§ TASK STATEMENT: Summarize the page extract on pipeline state in one sentence.

Both pipelines are stateless between runs. Each query or report generation starts fresh, no stale context, no memory leak, no shared state between users.

§ SUPPLIED DATA:
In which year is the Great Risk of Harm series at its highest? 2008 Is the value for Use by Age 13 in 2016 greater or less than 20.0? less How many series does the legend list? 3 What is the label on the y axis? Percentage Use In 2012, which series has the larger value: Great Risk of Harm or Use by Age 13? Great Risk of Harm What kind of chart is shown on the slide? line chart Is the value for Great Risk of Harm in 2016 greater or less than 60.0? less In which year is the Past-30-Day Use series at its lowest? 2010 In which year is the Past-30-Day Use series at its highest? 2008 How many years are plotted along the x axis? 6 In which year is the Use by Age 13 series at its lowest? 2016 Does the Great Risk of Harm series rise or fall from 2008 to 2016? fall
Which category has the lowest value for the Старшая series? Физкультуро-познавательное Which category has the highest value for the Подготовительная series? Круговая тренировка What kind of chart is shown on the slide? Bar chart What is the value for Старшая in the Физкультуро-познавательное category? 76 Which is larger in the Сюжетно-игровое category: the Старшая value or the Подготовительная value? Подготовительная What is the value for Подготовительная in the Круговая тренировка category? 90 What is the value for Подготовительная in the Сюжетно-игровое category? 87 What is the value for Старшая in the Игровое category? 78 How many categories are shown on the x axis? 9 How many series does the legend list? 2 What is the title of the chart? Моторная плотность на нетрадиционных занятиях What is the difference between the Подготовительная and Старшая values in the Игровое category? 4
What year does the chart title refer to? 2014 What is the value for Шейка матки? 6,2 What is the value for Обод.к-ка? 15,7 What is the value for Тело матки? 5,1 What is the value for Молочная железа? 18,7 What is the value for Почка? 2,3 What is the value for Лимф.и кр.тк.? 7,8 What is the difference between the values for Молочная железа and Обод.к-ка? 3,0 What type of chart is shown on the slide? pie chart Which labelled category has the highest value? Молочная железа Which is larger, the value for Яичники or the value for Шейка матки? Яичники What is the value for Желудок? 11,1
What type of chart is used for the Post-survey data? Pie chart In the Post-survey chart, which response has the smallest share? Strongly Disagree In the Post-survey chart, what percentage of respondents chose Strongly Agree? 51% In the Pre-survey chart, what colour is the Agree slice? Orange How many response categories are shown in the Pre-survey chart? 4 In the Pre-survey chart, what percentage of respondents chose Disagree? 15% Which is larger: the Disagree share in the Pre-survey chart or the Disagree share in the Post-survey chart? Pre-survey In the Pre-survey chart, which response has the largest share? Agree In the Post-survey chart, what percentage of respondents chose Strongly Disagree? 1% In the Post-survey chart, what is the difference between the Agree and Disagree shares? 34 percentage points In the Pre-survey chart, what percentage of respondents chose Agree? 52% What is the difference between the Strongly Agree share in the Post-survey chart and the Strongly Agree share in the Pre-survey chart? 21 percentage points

§ SOLUTION BELOW: Both pipelines keep no state between runs, so each query or report generation starts fresh, with no stale context, no memory leak, and no state shared between users.